Mr. Strauss-Kahn, known in France by his initials DSK, must take on a reform agenda that isn't exactly moving at warp speed. After all, if the reforms were on track, he probably wouldn't be getting the job. Many people seem to have forgotten that Mr. de Rato was to have been the last of the automatic European designates, chosen in some dark room in Brussels. The Europeans now promise that Mr. Strauss-Kahn will be the last.
Other reforms are in trouble. Some Europeans are fighting modest proposals to correct the shameless lack of voting clout at the IMF for emerging and developing economies. South Korea, one of the countries badly underrepresented relative to its economic clout, has warned that if Europeans insist on this "league of their own," Asian countries may just form their own fund. There is also infighting over how a newly created emergency-bailout fund would work. And there is some question about the commitment of member countries to effectively beef up the IMF's surveillance and enforcement tools.

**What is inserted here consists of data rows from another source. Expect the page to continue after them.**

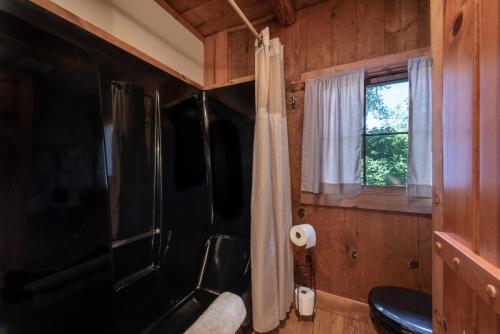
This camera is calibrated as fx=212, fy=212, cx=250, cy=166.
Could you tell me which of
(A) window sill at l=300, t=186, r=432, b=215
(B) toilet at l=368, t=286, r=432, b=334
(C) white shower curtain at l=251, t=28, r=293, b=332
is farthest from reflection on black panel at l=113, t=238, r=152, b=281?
Result: (B) toilet at l=368, t=286, r=432, b=334

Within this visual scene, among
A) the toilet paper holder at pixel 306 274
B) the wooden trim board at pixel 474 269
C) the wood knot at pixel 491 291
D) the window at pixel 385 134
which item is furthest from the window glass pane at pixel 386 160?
the wood knot at pixel 491 291

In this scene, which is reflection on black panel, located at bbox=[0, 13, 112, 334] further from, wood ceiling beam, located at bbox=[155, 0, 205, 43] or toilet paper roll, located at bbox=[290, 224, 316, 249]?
toilet paper roll, located at bbox=[290, 224, 316, 249]

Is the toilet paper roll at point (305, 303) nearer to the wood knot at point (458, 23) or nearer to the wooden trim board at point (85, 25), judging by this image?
the wood knot at point (458, 23)

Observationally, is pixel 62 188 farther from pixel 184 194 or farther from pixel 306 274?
pixel 306 274

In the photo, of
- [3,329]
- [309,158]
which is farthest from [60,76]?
[309,158]

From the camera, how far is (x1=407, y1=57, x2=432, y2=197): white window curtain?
4.03 feet

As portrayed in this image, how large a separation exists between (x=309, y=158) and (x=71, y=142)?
143 cm

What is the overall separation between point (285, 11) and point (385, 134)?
1181mm

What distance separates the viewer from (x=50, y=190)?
3.06 ft

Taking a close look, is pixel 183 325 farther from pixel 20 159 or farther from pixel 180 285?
pixel 20 159

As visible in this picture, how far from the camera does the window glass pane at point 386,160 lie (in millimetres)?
1409

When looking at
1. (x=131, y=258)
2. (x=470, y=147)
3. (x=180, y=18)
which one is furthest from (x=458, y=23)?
(x=180, y=18)

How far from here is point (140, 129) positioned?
138 cm

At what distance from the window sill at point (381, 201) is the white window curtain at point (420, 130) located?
0.09m
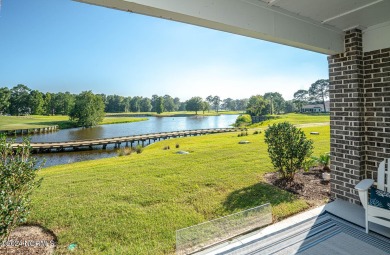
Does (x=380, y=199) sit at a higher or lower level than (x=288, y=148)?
lower

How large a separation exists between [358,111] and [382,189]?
44.1 inches

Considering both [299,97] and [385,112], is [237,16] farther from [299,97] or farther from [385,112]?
[299,97]

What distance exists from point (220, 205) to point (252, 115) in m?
40.2

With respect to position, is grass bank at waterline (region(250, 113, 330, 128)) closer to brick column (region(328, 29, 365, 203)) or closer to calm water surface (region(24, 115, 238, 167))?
calm water surface (region(24, 115, 238, 167))

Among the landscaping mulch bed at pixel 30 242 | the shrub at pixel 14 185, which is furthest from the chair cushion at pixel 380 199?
the shrub at pixel 14 185

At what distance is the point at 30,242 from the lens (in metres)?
2.61

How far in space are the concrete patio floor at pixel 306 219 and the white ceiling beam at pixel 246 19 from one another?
90.6 inches

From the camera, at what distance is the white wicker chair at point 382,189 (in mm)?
2304

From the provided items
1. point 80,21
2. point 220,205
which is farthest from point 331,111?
point 80,21

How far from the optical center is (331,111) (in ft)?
11.4

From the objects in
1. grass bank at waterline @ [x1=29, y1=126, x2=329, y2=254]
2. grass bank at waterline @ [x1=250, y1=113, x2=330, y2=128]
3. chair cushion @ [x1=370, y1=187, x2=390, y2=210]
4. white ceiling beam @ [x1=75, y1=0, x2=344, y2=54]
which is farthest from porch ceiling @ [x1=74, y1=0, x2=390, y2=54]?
grass bank at waterline @ [x1=250, y1=113, x2=330, y2=128]

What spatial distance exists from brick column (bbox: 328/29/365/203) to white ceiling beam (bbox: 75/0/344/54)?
12.3 inches

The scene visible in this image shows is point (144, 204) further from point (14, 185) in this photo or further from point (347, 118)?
point (347, 118)

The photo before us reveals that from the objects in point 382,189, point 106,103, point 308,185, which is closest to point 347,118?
point 382,189
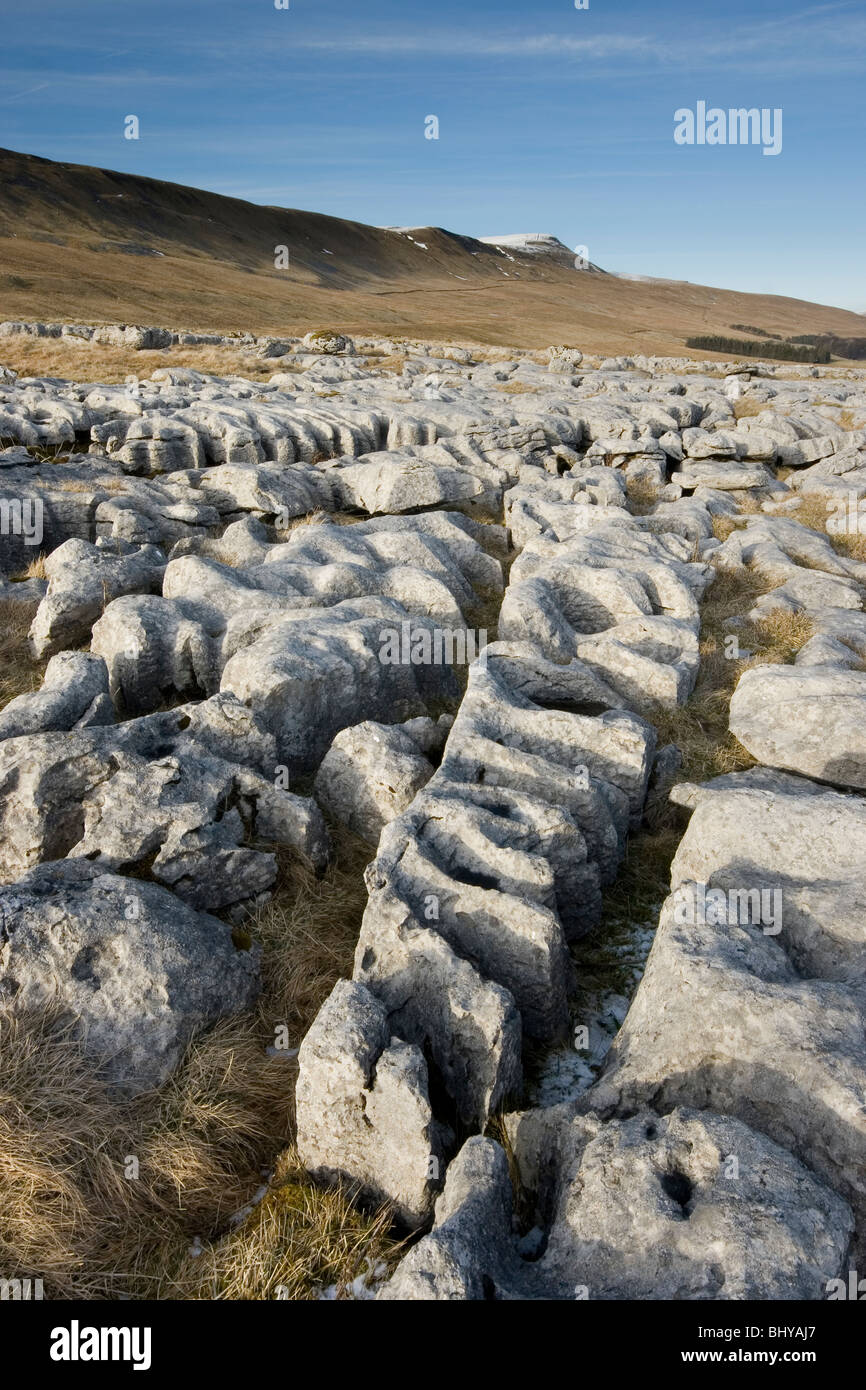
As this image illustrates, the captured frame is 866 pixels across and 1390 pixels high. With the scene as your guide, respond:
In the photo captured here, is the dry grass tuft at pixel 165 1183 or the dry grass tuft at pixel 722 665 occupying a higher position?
the dry grass tuft at pixel 722 665

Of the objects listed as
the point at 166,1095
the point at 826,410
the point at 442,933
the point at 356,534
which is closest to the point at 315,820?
the point at 442,933

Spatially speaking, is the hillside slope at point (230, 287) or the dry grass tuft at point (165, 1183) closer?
the dry grass tuft at point (165, 1183)

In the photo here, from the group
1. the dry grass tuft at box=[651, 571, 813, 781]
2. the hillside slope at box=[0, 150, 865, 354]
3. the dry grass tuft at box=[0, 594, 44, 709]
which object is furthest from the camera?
the hillside slope at box=[0, 150, 865, 354]

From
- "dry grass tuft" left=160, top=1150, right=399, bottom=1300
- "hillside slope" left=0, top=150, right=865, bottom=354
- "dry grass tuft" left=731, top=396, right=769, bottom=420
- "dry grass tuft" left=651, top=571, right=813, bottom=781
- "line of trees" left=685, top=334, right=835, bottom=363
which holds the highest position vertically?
"hillside slope" left=0, top=150, right=865, bottom=354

Mr. Strauss-Kahn, 58, talks a good line, and his credentials are solid. He's a former finance minister and economics professor. Although a socialist, he has forged a centrist path at home, urging France to embrace globalization. And he recently completed a world tour to show the bank's clients that he's a team player. In a blog posted on his website last week, Mr. Strauss-Kahn billed himself as the "candidate of reform" and endorsed even deeper changes to the so-called "quota" system to give more power to the developing world. "I feel confident that, if appointed, I would find the necessary support to implement an ambitious reform program to ensure the enduring relevance of the IMF in a rapidly changing world economy," he pledged. Maybe so. But many of the countries who put him up for the job have made it clear they have no intention of relinquishing their historical clout to emerging economic powers. If the Europeans honestly thought DSK would thwart those wishes in Washington, it's a good bet they wouldn't hire him. And no offence to DSK, but Mr. Tosovsky, who was cheekily nominated by Russia, is just as legitimate a candidate, and a European. But he won't get the nod because he isn't Europe's choice.
Mr. Strauss-Kahn gives reform a bad name because he's a symbol of the way it's always been at the IMF, not the way it ought to be.